=== PROBLEM DESCRIPTION ===
Rewrite the part of the passage on reading The Crucible that opens with the words containing "The story is" and closes with "thing to pass.", using "dreadful" in place of "terrible".

For the published version of The Crucible, Arthur Miller has
inserted passages of prose in which he comments on the
background of the story or the characters. These comments tell
you a lot about Miller's thinking, but they interrupt the flow of
the action, and you may want to skip them the first time you
read the play. Then you can go back and read them all together,
or pick them up along the way on your second read-through.
You should always read a play twice: you'll be amazed how
much you missed the first time, and how much more sense it
makes the second time around when you know what's going to
happen next.

The Crucible has a lot of characters, 21 speaking parts in all,
plus quite a few people who are talked about but never appear
onstage, like Ruth Putnam and Martha Corey. Each of these
characters has a story to tell, and every story is important. It's
easy to become lost unless you can see how each subplot ties
into and advances the main plot, which is the flareup of witch
panic in Salem.

The story is indeed complicated, but Arthur Miller makes it
easier to follow by the way he has designed the play. He begins
each act by setting up a terrible possibility, and ends each act by
bringing that terrible thing to pass.

=== STORED DATA ===
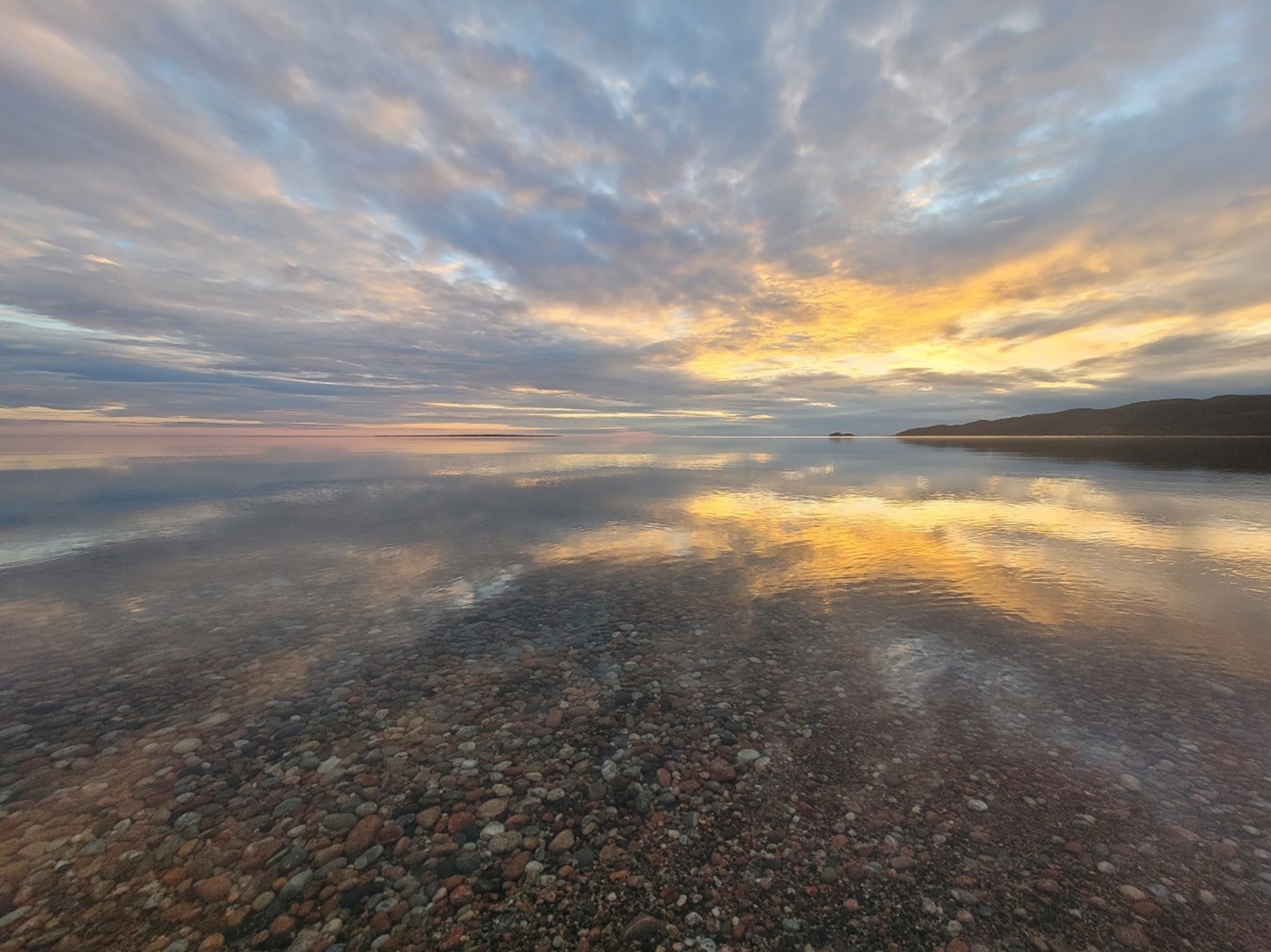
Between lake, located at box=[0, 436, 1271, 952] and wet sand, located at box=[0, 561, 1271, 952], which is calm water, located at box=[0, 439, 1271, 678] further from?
wet sand, located at box=[0, 561, 1271, 952]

=== WRITTEN SOLUTION ===
The story is indeed complicated, but Arthur Miller makes it
easier to follow by the way he has designed the play. He begins
each act by setting up a dreadful possibility, and ends each act by
bringing that dreadful thing to pass.